> CONSIGNE:
Dressez la liste de tous les titres d'œuvres cités dans l'extrait ci-dessous consacré au roman de Kent Haruf.

Roman du terroir : Colorado blues, de Kent Haruf

C’est un petit livre qui n’a l’air de rien, à peine 250 pages d’un auteur américain  plutôt confidentiel en France, en dépit d’un succès critique sans faille depuis le début des années 2000. On aurait bien vu cet auteur figurer au catalogue des éditions Gallmeister tant la ligne éditoriale (centrée sur les écrivains du “terroir”) de cet excellent éditeur correspond bien à la littérature de Kent Haruf, cette littérature venue des grandes plaines, qui distille l’ennui profond d’une Amérique oubliée par les grandes métropoles mais qui pourtant ne cesse de fasciner par la poésie de ses paysages grandioses. La couverture à elle seule est un éternel dépaysement, un cliché certes, mais qui fonctionne immanquablement sur le lecteur en mal de grands espaces. Colorado Blues n’est d’ailleurs pas sans rappeler un certain Larry McMurtry (La dernière séance ou Texasville), dans sa description du mal-être qui hante les habitants de ces petites bourgades isolées où l’activité économiques se résume à l’agriculture extensive, les loisirs au cinéma poussiéreux de la ville et aux soirées dansantes du samedi soir copieusement arrosées de bière.

> EXTRAIT DES DONNÉES:
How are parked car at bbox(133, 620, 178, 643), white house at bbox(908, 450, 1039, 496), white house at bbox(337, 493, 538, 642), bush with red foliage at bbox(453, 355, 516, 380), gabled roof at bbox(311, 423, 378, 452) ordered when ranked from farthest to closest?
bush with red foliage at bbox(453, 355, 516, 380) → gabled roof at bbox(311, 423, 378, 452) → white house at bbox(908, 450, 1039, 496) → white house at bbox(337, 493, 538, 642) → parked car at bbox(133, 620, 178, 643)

> RÉPONSE:
- Colorado Blues
- La dernière séance
- Texasville